● **DATA EXTRACT**

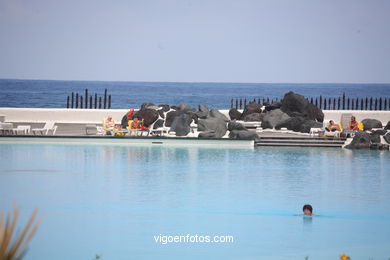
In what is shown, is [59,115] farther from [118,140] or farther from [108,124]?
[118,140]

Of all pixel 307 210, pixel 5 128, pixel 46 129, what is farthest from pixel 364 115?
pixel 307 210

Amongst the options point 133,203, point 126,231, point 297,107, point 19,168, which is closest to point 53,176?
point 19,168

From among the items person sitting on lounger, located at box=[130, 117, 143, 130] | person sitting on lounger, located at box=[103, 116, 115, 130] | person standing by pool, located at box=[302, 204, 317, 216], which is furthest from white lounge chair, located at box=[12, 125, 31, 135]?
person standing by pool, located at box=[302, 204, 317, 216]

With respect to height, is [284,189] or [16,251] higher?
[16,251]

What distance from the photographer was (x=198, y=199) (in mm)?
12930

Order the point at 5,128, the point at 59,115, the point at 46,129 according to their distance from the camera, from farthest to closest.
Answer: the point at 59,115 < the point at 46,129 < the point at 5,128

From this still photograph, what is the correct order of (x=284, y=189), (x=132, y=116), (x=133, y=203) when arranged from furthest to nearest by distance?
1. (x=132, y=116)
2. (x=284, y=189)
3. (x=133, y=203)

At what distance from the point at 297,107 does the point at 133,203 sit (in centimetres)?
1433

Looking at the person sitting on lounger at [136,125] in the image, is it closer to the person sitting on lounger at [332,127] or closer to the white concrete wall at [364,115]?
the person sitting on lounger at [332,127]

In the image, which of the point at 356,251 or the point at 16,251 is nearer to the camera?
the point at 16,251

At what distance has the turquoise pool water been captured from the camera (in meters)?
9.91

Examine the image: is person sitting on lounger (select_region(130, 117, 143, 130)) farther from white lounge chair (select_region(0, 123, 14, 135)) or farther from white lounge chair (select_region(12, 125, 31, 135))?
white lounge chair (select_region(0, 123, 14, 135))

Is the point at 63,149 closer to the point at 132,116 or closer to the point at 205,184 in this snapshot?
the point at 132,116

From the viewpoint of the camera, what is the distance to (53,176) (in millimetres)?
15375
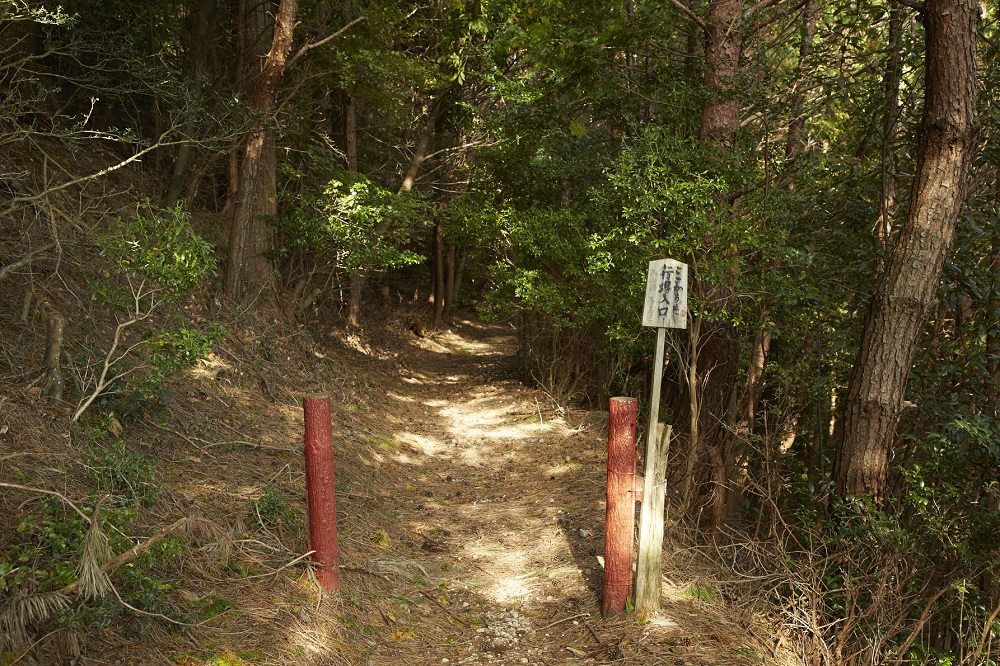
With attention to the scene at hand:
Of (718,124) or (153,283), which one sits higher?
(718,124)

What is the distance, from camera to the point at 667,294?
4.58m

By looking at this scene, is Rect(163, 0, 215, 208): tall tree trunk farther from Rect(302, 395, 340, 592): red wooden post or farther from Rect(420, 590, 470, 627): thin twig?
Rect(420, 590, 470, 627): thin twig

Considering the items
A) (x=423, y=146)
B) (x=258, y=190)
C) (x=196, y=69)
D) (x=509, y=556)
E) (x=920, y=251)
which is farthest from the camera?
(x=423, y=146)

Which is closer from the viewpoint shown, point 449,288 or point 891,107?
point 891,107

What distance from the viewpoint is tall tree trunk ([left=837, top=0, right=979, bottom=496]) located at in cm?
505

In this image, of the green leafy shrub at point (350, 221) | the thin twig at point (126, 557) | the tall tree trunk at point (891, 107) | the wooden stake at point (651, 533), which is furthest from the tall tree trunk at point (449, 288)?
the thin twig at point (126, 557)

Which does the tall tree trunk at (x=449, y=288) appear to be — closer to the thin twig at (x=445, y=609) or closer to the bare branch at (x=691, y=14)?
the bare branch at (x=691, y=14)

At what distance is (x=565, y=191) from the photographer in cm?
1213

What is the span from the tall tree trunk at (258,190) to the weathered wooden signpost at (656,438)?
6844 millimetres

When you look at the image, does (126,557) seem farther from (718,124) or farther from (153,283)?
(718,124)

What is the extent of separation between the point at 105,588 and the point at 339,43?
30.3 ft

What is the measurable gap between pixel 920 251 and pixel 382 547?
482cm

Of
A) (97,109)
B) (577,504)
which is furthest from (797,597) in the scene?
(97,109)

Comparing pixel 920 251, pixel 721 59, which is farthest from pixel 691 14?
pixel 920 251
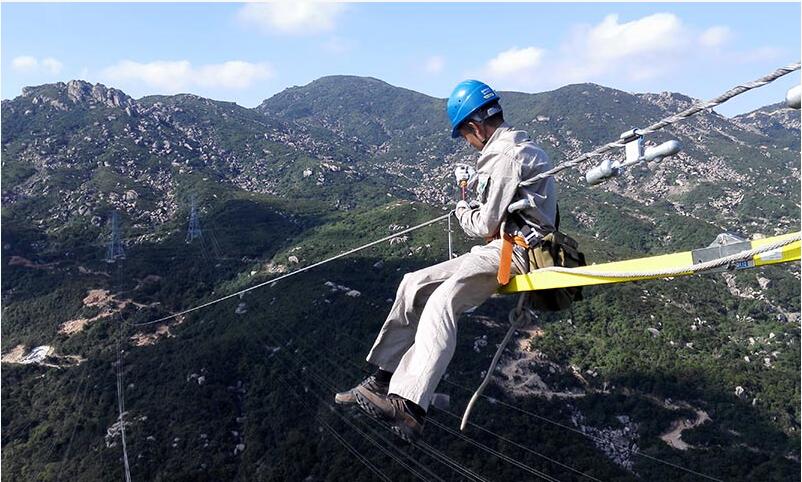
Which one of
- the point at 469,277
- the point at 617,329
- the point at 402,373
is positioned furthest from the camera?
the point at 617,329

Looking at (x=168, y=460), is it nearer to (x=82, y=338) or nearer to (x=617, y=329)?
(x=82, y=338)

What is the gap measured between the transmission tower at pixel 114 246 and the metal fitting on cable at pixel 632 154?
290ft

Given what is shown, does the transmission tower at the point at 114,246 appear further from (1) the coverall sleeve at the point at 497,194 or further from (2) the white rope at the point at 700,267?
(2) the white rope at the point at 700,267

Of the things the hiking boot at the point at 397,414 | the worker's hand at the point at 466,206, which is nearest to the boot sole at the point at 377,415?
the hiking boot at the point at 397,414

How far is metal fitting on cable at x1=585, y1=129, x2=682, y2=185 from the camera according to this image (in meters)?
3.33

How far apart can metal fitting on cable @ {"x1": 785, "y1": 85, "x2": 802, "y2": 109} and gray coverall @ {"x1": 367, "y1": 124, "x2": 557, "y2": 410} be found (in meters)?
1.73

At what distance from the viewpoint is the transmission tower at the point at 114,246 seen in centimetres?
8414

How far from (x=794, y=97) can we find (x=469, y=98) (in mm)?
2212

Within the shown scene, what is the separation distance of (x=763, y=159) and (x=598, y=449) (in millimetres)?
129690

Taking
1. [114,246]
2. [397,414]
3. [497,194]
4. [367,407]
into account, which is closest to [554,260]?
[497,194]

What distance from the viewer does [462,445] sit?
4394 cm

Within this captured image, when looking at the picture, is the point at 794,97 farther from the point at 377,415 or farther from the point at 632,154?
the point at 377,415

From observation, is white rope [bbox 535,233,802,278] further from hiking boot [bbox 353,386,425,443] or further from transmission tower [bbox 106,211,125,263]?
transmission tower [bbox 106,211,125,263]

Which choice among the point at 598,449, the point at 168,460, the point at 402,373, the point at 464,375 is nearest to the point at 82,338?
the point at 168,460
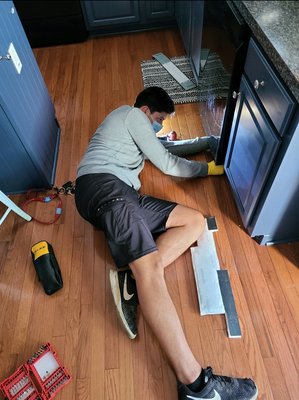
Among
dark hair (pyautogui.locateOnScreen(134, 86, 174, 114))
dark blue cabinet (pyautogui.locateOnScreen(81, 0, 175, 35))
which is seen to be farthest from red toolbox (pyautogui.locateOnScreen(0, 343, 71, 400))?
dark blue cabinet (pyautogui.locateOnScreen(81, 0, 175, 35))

● **WORK REQUIRED**
Reproduce every one of the items above word for word, leaving out the pictures.

● **COMPLETED TASK**
In what is shown, is [59,115] farther from [118,140] or farther from [108,124]?
[118,140]

Of all pixel 307 210, pixel 5 128, pixel 46 129, what is farthest from pixel 364 115?
pixel 307 210

Amongst the options point 133,203, point 126,231, point 297,107, point 19,168, which is closest to point 53,176?
point 19,168

From among the items person sitting on lounger, located at box=[130, 117, 143, 130] | person sitting on lounger, located at box=[103, 116, 115, 130] | person standing by pool, located at box=[302, 204, 317, 216], which is furthest from white lounge chair, located at box=[12, 125, 31, 135]?
person standing by pool, located at box=[302, 204, 317, 216]

With respect to height, is [284,189] or [16,251] higher?
[16,251]

What distance from the photographer was (x=198, y=199) (in mm)?
12930

Order the point at 5,128, the point at 59,115, the point at 46,129 according to their distance from the camera, from farthest to closest.
Answer: the point at 59,115 < the point at 46,129 < the point at 5,128

From this still photograph, what is the correct order of (x=284, y=189), (x=132, y=116), (x=133, y=203) when arranged from furthest to nearest by distance?
1. (x=132, y=116)
2. (x=284, y=189)
3. (x=133, y=203)

At what distance from the point at 297,107 does the point at 133,203 sit (in centimetres)?
1433

Looking at the person sitting on lounger at [136,125] in the image, is it closer to the person sitting on lounger at [332,127] or closer to the white concrete wall at [364,115]?
the person sitting on lounger at [332,127]

In the image, which of the point at 356,251 or the point at 16,251 is nearer to the camera?
the point at 16,251

At what distance has the turquoise pool water been captured from the camera (in meters)?
9.91

Examine the image: is person sitting on lounger (select_region(130, 117, 143, 130)) farther from white lounge chair (select_region(0, 123, 14, 135)) or farther from white lounge chair (select_region(12, 125, 31, 135))?
white lounge chair (select_region(0, 123, 14, 135))

Is the point at 63,149 closer to the point at 132,116 or closer to the point at 205,184 in this snapshot?
the point at 132,116

From the viewpoint of the camera, what is the distance to (53,176) (in millimetres)?
15375
With attention to the scene at hand:
Of (718,124) or (153,283), which one sits higher?
(718,124)

What is the distance, from camera to the point at 667,294?
4.58m

By looking at this scene, is Rect(163, 0, 215, 208): tall tree trunk farther from Rect(302, 395, 340, 592): red wooden post or farther from Rect(420, 590, 470, 627): thin twig?
Rect(420, 590, 470, 627): thin twig

Considering the items
A) (x=423, y=146)
B) (x=258, y=190)
C) (x=196, y=69)
D) (x=509, y=556)
E) (x=920, y=251)
which is farthest from the camera?
(x=423, y=146)

Which is closer from the viewpoint shown, point 449,288 or point 891,107?
point 891,107

What distance from the viewpoint is tall tree trunk ([left=837, top=0, right=979, bottom=496]) located at in cm?
505

In this image, of the green leafy shrub at point (350, 221) | the thin twig at point (126, 557) | the tall tree trunk at point (891, 107) | the wooden stake at point (651, 533), which is furthest from the tall tree trunk at point (449, 288)?
the thin twig at point (126, 557)

Which does the tall tree trunk at (x=449, y=288) appear to be — closer to the thin twig at (x=445, y=609) or closer to the bare branch at (x=691, y=14)?
the bare branch at (x=691, y=14)

At what distance is (x=565, y=191) from the photographer in cm?
1213

What is the span from the tall tree trunk at (258,190) to the weathered wooden signpost at (656,438)?
6844 millimetres

When you look at the image, does (126,557) seem farther from (718,124) or farther from (153,283)?
(718,124)

What is the extent of separation between the point at 105,588 and the point at 339,43?
30.3 ft

What is the measurable gap between pixel 920 251 and pixel 382 547?
482cm

Of
A) (97,109)
B) (577,504)
which is furthest from (797,597) in the scene?
(97,109)

Comparing pixel 920 251, pixel 721 59, which is farthest from pixel 691 14?
pixel 920 251
Which one of
- the point at 469,277
- the point at 617,329
- the point at 402,373
is positioned furthest from the camera?
the point at 617,329

Looking at (x=168, y=460), is it nearer to (x=82, y=338) or nearer to (x=617, y=329)?
(x=82, y=338)

What is the gap measured between the transmission tower at pixel 114 246 and the metal fitting on cable at pixel 632 154?
290ft

Given what is shown, does the transmission tower at the point at 114,246 appear further from (1) the coverall sleeve at the point at 497,194 or further from (2) the white rope at the point at 700,267?
(2) the white rope at the point at 700,267

Of the things the hiking boot at the point at 397,414 | the worker's hand at the point at 466,206, which is nearest to the boot sole at the point at 377,415?
the hiking boot at the point at 397,414

How far is metal fitting on cable at x1=585, y1=129, x2=682, y2=185 from the camera according to this image (in meters)?
3.33

How far apart can metal fitting on cable @ {"x1": 785, "y1": 85, "x2": 802, "y2": 109} and gray coverall @ {"x1": 367, "y1": 124, "x2": 557, "y2": 410} be found (in meters)?
1.73

At what distance from the viewpoint is the transmission tower at the point at 114,246 seen in centimetres?
8414

How far from (x=794, y=97) can we find (x=469, y=98) (in mm)?
2212

Within the shown scene, what is the separation distance of (x=763, y=159) and (x=598, y=449) (in millimetres)?
129690

Taking
1. [114,246]
2. [397,414]
3. [497,194]
4. [367,407]
into account, which is closest to [554,260]?
[497,194]

What distance from the viewer does [462,445] sit?
4394 cm

Within this captured image, when looking at the picture, is the point at 794,97 farther from the point at 377,415 or farther from the point at 632,154?
the point at 377,415

From observation, is white rope [bbox 535,233,802,278] further from hiking boot [bbox 353,386,425,443] or further from transmission tower [bbox 106,211,125,263]?
transmission tower [bbox 106,211,125,263]

Which choice among the point at 598,449, the point at 168,460, the point at 402,373, the point at 464,375 is nearest to the point at 82,338?
the point at 168,460
Among
dark hair (pyautogui.locateOnScreen(134, 86, 174, 114))
dark blue cabinet (pyautogui.locateOnScreen(81, 0, 175, 35))
which is seen to be farthest from red toolbox (pyautogui.locateOnScreen(0, 343, 71, 400))?
dark blue cabinet (pyautogui.locateOnScreen(81, 0, 175, 35))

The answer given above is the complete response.